A great meme coin is itself a political movement
If you're not doing well, either the "technique" is flawed or the "principle" is flawed.
Author: Crypto Weituo
The fundamentals of memes are emotion, so I will write this long article in an emotional way—please bear with me and read through it.
First, a story unrelated to memes
In 2013, a broke international student had endured enough of working in a freezing fish warehouse and decided to become a sublandlord. The business model was simple: buy low, sell high—find the cheapest leases and rent them out at the highest possible prices.
Soon, he realized that the most profitable rentals weren’t apartments near campus leased to fellow students, but brand-new units far up north, close to a national park. These buildings were overconstructed, and locals disliked high-density housing, so rents were extremely low. Yet for weekend hikers, they were perfect—camping meant bugs, and hotels nearby were scarce. With just 50% occupancy, annual returns approached 220%.

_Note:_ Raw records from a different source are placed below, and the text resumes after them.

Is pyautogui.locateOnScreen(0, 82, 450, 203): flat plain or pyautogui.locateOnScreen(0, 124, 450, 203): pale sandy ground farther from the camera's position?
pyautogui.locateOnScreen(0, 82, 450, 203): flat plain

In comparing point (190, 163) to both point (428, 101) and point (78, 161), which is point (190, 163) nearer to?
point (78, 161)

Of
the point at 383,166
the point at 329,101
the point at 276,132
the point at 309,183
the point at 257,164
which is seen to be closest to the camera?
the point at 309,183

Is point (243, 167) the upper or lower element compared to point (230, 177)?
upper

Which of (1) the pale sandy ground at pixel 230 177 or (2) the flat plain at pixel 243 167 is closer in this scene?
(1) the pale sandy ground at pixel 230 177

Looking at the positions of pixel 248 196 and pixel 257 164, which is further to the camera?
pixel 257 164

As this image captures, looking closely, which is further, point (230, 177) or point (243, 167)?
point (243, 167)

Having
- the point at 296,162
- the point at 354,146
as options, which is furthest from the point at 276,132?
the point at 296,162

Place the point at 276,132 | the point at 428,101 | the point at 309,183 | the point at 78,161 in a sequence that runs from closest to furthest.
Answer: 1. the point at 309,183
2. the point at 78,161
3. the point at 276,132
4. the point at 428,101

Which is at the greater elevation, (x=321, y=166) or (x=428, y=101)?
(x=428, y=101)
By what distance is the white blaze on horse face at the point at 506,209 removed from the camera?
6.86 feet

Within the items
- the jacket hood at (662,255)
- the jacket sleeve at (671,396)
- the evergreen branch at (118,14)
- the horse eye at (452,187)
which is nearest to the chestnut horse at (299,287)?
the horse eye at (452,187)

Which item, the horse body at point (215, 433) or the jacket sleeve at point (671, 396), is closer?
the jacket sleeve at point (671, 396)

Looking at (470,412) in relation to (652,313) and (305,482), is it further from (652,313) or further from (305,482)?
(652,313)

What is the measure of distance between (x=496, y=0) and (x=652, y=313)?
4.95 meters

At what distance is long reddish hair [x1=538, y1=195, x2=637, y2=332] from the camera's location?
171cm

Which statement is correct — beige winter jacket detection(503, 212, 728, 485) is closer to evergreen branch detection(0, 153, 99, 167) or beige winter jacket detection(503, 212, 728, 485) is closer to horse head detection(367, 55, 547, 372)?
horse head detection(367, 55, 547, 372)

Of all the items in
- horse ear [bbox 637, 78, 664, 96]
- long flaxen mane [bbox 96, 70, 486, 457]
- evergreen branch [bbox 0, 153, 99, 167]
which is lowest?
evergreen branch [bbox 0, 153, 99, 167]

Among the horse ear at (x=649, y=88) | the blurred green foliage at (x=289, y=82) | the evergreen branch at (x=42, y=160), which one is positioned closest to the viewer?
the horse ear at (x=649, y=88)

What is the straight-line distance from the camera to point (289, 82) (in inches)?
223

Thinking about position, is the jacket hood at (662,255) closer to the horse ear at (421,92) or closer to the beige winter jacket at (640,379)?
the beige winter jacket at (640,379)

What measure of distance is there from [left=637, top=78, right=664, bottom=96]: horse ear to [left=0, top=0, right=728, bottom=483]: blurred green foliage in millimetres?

At the time, Airbnb was just taking off. This broke student quickly became a VIP superhost in the area, managing nearly 50 units and receiving a steady stream of bookings from the platform. He wasn’t alone—over 4,000 local hosts benefited similarly.
If you lived through the “O2O” and “sharing economy” boom, you know what happened next. Like Uber, short-term rentals were deemed a “gray industry” and quietly suppressed by local governments through various indirect measures.
Fortunately, this wasn’t North India. Even under left-wing leadership, property owners still had a voice. This broke student was one of them. Frustrated by unfair treatment, he began organizing through offline community gatherings, lobbying local council members, and even developing self-check-in hardware to help landlords bypass city inspections—raising enforcement costs for authorities.
Eventually, via Airbnb and Facebook, he connected with nearly ten thousand hosts across other cities nationwide, sparking a short-term rental legalization movement—small in scale per state, but undeniably loud. By 2018, when the final state legalized short-term rentals, the movement declared victory.
That broke student was me.
What the hell is this story about?
At its core, I participated in a political movement involving:
1. An oppressed group: short-term rental hosts;
2. A shared interest: income from short-term rentals;
3. A collective demand: legalization of short-term rentals.
It brought together tens of thousands of unrelated individuals, uniting them over years to fight for the same goal using various tactics.
What pushed us past the cynical mindset of “mind your own business” or “why bother?” What made us step beyond our individual interests and join the “struggle”?
First, emotion—the sense of “Why the hell should we accept this?”
Second, interest—the necessity to fight.
Finally, a sense of achievement. Few may have joined such movements before, but once immersed, earning recognition from others (a form of informal status or power) felt more rewarding than making $40,000 a year from a single property.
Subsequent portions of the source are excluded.